LARD: a new lymphoid-specific death domain containing receptor regulated by alternative pre-mRNA splicing

Abstract

Fas and TNF-R1 are cysteine-rich cell surface receptors related to the low-affinity nerve growth factor receptor family. Engagement of these receptors by their respective ligands, FasL and tumor necrosis factor, leads to apoptosis that is signaled through a conserved intracellular portion of the receptor termed the "death domain." We have cloned a new member of this family, lymphocyte-associated receptor of death (LARD), which leads to spontaneous apoptosis when expressed in 293T cells. The expression of LARD is more tightly regulated than that of either Fas or TNF-R1 as it is found predominantly on lymphocytes (T and B cells) but not on macrophages or a number of transformed lymphocyte cell lines. Alternative pre-mRNA splicing generates at least 11 distinct isoforms of LARD. The full-length isoform, LARD-1, extends to include the transmembrane and death domains, whereas the other isoforms encode potentially secreted molecules. Naive B and T cells express very little LARD-1 but express combinations of the other isoforms. Upon T cell activation, a programmed change in alternative splicing occurs so that the full-length, membrane-bound LARD-1 predominates. This may have implications for the control of lymphocyte proliferation following activation.

Figure 1

Alignment of the death domain of LARD with the death domains of other proteins.

Figure 2

Multiple-human-tissue Northern blot probed with LARD cDNA (Upper) and β-actin (Lower). Lanes: 1, spleen; 2, thymus; 3, prostate; 4, testis; 5, ovary; 6, small intestine; 7, colon; 8, PBL.

Figure 3

RNase protection analysis on lymphocyte subsets. (Upper) LARD expression; (Lower) control protection using a β-actin probe. Lanes: 1, control (no RNA); 2, unstimulated PBL; 3, phytohemagglutinin (PHA)-blasted PBL; 4, CD4⁺ cells; 5, CD8⁺ cells; 6, B cells; 7, macrophages.

Figure 4

Cell death was assessed by trypan blue staining and expressed as a percentage of the total. (A) Cells transfected with CD8 alone or cotransfected with CD8 and LARD. (B) effects of crosslinking with an anti-Fas mAb.

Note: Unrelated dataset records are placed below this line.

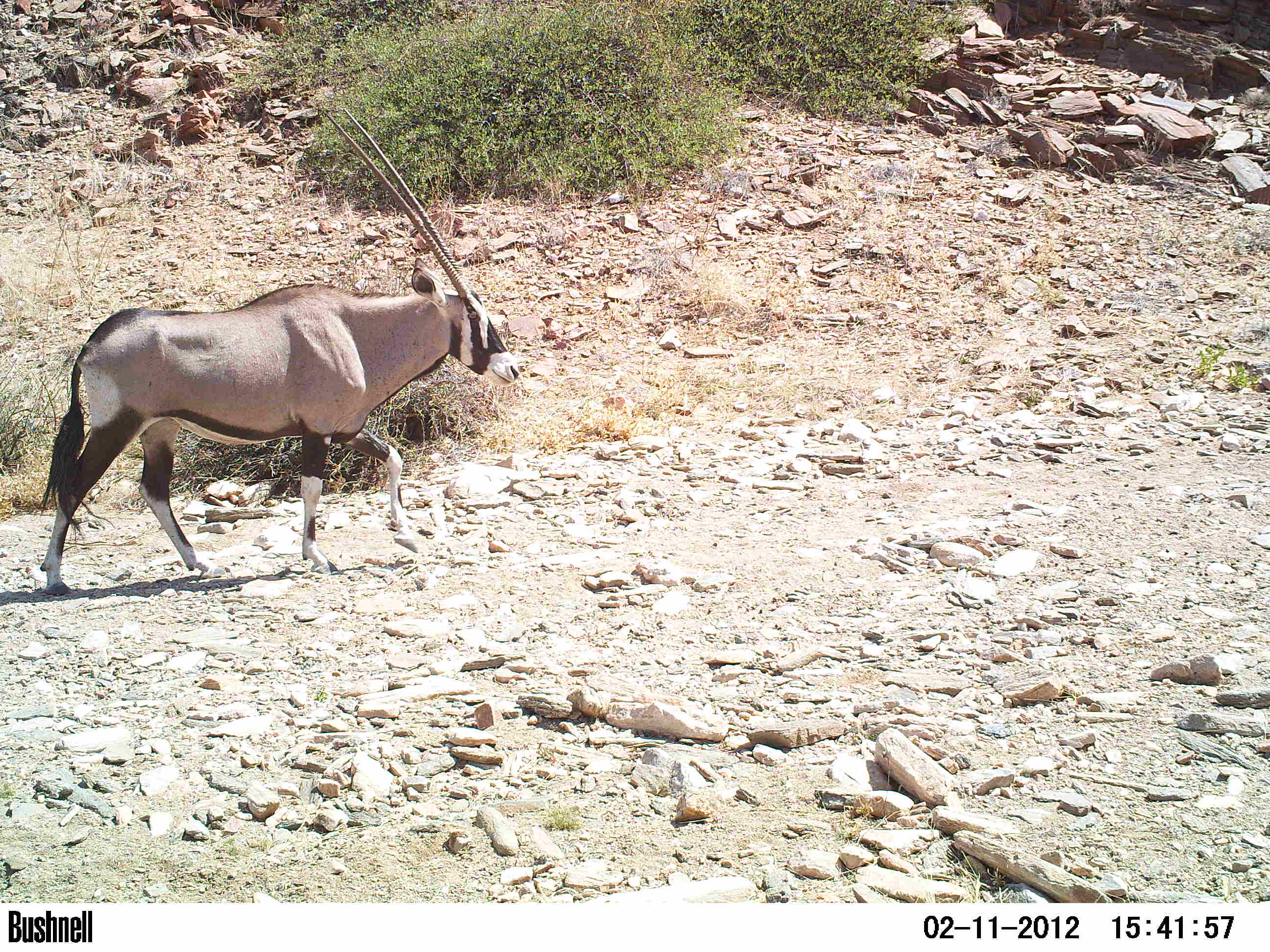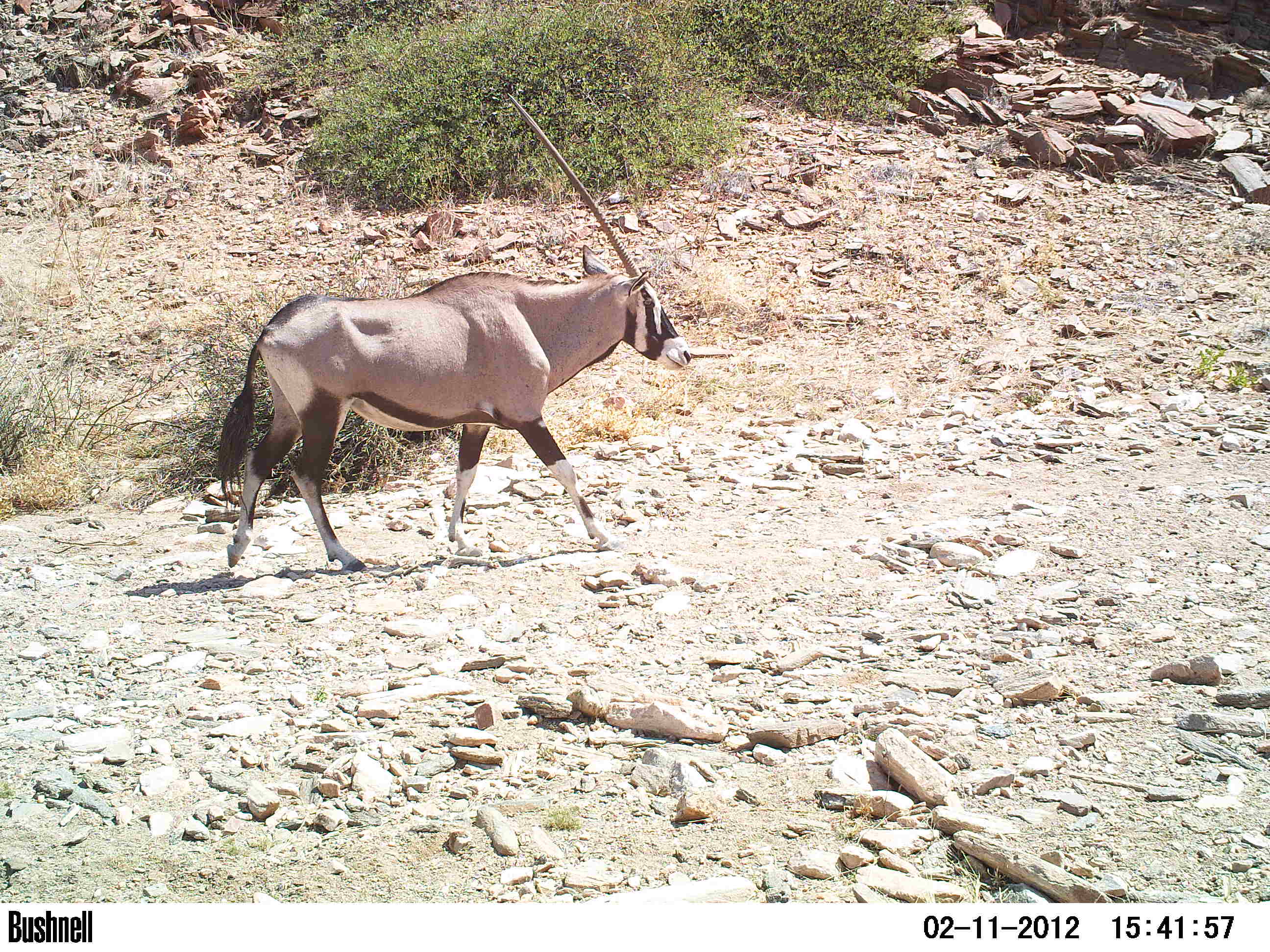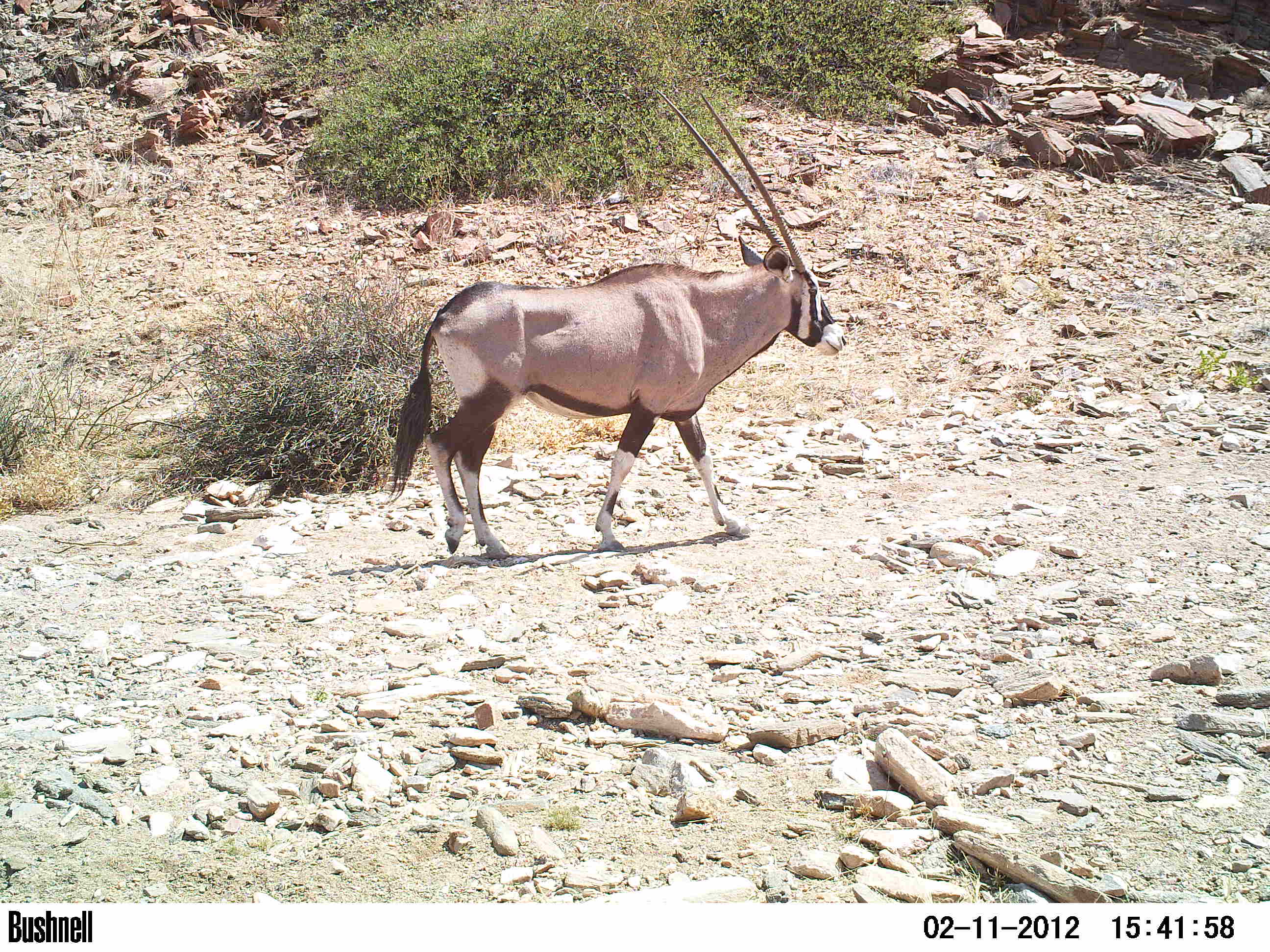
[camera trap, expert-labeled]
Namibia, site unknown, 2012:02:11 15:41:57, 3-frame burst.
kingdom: Animalia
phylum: Chordata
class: Mammalia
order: Artiodactyla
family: Bovidae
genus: Oryx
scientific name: Oryx gazella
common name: gemsbok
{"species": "Oryx gazella (gemsbok)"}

F, Fas; L, LARD; F/L, Fas/LARD chimera. (C) Expression of Fas on transfected cells analyzed by a fluorescence-activated cell sorter. These data are representative of three separate experiments.

Figure 5

(A) Schematic representation of the LARD protein drawn above the proposed genomic structure showing the leader peptide, four NGFR repeats, the transmembrane domain, and the death domain. (B) A proposed scheme for the genomic structure of LARD is represented above the prototype LARD-1 cDNA. Alternatively spliced clones LARD-2 through -11 are represented below LARD-1. Positions of the termination codons are represented by an asterisk above the clones. The CAG insertion in clone LARD-1b is indicated above LARD-1.

Figure 6

(A) Southern blots of reverse transcriptase–PCR of LARD cDNA with primers F LARD Kpn and R LARD Xba probed with ³²P-labeled primer F LARD Xba. Lanes: 1, CD4⁺ cells; 2, CD8⁺ cells; 3, B cells; 4, PHA-blasted PBL; 5, negative control. (B) Ethidium-stained control PCR with glyceraldehyde-3-phosphate dehydrogenase primers. Lanes: 1 and 7, φX HaeIII markers; 2, negative control; 3, CD4⁺ cells; 4, CD8⁺ cells; 5, B cells; 6, PHA-blasted peripheral blood mononuclear cells.